Problem to work on: Could you retype every one of the lines below word for word, omitting the pictures?

(Spatial reasoning records)
┏━━

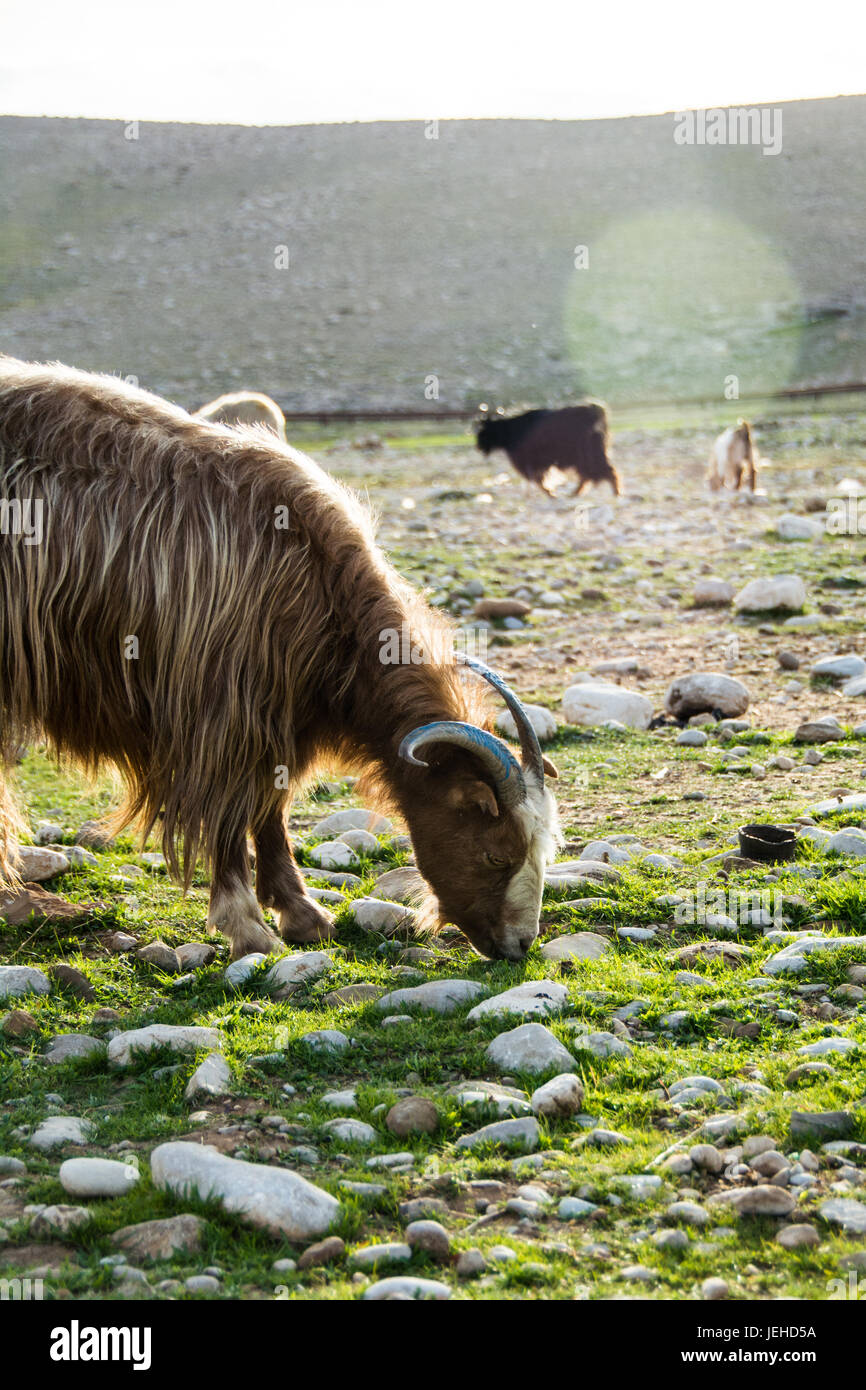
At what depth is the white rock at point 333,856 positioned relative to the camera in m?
6.36

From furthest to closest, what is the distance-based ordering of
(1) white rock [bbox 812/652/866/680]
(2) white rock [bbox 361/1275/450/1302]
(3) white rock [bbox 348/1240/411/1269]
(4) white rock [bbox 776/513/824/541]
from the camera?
(4) white rock [bbox 776/513/824/541], (1) white rock [bbox 812/652/866/680], (3) white rock [bbox 348/1240/411/1269], (2) white rock [bbox 361/1275/450/1302]

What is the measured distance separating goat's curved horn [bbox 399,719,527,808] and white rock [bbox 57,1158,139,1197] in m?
1.92

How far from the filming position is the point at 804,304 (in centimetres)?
5906

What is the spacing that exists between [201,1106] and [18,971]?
1286 mm

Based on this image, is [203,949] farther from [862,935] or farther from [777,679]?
[777,679]

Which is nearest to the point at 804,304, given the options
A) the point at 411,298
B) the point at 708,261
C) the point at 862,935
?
the point at 708,261

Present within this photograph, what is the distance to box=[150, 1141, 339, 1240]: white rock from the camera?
330 cm

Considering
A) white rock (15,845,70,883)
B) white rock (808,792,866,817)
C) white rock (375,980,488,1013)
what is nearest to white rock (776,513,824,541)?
white rock (808,792,866,817)

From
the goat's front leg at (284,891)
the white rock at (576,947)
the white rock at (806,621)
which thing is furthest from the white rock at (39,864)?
the white rock at (806,621)

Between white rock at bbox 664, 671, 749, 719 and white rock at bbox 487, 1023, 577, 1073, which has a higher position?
white rock at bbox 664, 671, 749, 719

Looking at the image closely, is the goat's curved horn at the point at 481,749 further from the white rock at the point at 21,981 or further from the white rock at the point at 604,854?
the white rock at the point at 21,981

┗━━

Solution to this problem:
At what depth is the white rock at point 333,856 positioned relative to the camera in m?
6.36

From furthest to closest, what is the distance-based ordering of
(1) white rock [bbox 812/652/866/680]
(2) white rock [bbox 361/1275/450/1302]
(3) white rock [bbox 348/1240/411/1269]
(4) white rock [bbox 776/513/824/541]
from the camera?
(4) white rock [bbox 776/513/824/541], (1) white rock [bbox 812/652/866/680], (3) white rock [bbox 348/1240/411/1269], (2) white rock [bbox 361/1275/450/1302]

What is the measured distance separating goat's curved horn [bbox 399,719,527,808] and white rock [bbox 57,1158,139,1197] in m?
1.92

How far from the filming position is the point at 804,304 (in centimetres)?
5906

What is the spacing that exists between [201,1106] and [18,971]?
1286 mm

Based on this image, is [203,949] farther from [862,935] or farther from [777,679]?
[777,679]

Which is nearest to the point at 804,304, given the options
A) the point at 411,298
B) the point at 708,261
C) the point at 862,935
?
the point at 708,261

Present within this photograph, what is the distance to box=[150, 1141, 339, 1240]: white rock from the camera?
330 cm

Considering
A) white rock (15,845,70,883)
B) white rock (808,792,866,817)
C) white rock (375,980,488,1013)
what is nearest to white rock (776,513,824,541)?
white rock (808,792,866,817)

From
the goat's front leg at (284,891)
the white rock at (576,947)
the white rock at (806,621)
which thing is furthest from the white rock at (39,864)?
the white rock at (806,621)

Between white rock at bbox 664, 671, 749, 719 and white rock at bbox 487, 1023, 577, 1073, which has a higher position?
white rock at bbox 664, 671, 749, 719

Looking at the image closely, is the goat's curved horn at the point at 481,749 further from the white rock at the point at 21,981 or further from the white rock at the point at 604,854?
the white rock at the point at 21,981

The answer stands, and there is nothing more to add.